The French Defense Ministry confirmed the reported raid and said the target of the rescue attempt, Denis Allex, a French soldier held hostage in Somalia since 2009, was killed by his captors.
“During the assault, violent combat took place. Denis Allex was killed by his captors.”
But the al-Shabab said the hostage is still alive.
Two other French soldiers and 17 Somalian fighters were killed in the fighting, the French defense ministry said in a statement.
“Faced with the intransigence of the terrorists, who refused to negotiate for three and and half years and who were holding Denis Allex in inhumane conditions, an operation was planned and carried out,” it said.
In its own news release, the al-Shabab said: “(Denis) Allex still remains safe and far from the location of the battle. As a response to this botched rescue operation by the French forces, (the Shabab) assures the French people that it will give its final verdict regarding the fate of Denis Allex within two days.”
Sheikh Mohamed Abdallah, a local Shabab military commander, earlier told Agence France Presse that several French soldiers were killed in the fighting that ensued during the raid.
“Mujahedeen fighters defeated the so-called commandos of the French government who tried to rescue a hostage, and they (the commandos) left the bodies of several of their own at the site of the attack,” said Abdallah, who is the commander of Bulomarer where the raid took place.
Four military helicopters were used in the raid on a house in Shabab-controlled Bulomarer, some 110 kilometers (70 miles) south of the Somali capital Mogadishu, witnesses said.

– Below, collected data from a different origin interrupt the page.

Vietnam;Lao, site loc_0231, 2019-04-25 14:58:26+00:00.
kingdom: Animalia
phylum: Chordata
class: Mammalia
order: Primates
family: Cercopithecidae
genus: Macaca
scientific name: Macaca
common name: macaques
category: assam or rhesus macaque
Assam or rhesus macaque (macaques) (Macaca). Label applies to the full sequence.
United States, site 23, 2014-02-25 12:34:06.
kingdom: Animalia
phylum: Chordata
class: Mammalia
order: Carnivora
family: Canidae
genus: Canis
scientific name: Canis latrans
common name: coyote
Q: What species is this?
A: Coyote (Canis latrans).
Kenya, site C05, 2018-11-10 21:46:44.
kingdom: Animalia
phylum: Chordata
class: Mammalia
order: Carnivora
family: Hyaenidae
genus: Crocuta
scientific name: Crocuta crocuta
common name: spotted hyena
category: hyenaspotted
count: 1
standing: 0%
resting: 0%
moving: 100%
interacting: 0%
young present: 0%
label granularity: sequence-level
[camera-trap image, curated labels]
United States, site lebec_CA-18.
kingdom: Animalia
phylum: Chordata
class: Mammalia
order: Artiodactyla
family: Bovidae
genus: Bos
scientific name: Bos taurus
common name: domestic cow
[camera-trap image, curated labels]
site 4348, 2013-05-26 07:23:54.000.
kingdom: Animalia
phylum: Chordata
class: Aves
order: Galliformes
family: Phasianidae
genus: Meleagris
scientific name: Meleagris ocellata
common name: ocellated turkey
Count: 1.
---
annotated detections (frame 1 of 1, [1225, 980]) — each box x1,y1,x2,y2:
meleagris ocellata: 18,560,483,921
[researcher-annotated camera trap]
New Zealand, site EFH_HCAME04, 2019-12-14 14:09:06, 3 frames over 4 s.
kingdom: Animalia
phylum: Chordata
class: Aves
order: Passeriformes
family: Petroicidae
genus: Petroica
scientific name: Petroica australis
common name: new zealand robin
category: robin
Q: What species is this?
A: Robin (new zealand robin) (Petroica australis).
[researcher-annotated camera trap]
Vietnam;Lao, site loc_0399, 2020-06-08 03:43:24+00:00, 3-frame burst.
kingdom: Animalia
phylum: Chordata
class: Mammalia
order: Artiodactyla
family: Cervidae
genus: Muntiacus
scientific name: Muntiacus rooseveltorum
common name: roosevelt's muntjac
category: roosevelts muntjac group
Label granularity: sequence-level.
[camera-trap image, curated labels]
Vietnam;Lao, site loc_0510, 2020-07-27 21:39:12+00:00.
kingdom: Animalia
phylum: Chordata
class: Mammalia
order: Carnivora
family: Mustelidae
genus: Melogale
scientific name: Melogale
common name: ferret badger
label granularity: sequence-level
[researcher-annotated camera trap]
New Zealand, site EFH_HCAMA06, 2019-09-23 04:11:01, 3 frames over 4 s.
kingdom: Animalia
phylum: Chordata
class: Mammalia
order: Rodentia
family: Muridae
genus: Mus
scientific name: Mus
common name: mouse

The Al-Qaeda linked Shabab lost their main strongholds in the south and center of the country following an offensive launched in mid-2011 by an African Union force, but they still control some rural areas.
Allex is among nine French hostages in Africa of whom at least six are held by Al-Qaeda in the Islamic Maghreb.
He appeared in a video in June 2010 appealing to Paris to drop its support for the Somali government.
He last appeared in another video in October looking gaunt and calling on French President Francois Hollande to work for his release.
Somalia has not had an effective central government since 1991. However, a new administration took office last year, ending eight years of transitional rule by a corruption-riddled government.
Over a million Somalis are displaced inside the country while over a million are refugees in neighboring nations, according to UN figures.
The United Nations this month appealed for $1.3 billion to support 3.8 million people — about half the population of the war-torn country — it said are in need.
In 2011, famine in the country caused by extreme drought exacerbated by conflict claimed tens of thousands of lives and affected more than four million people, according to the United Nations.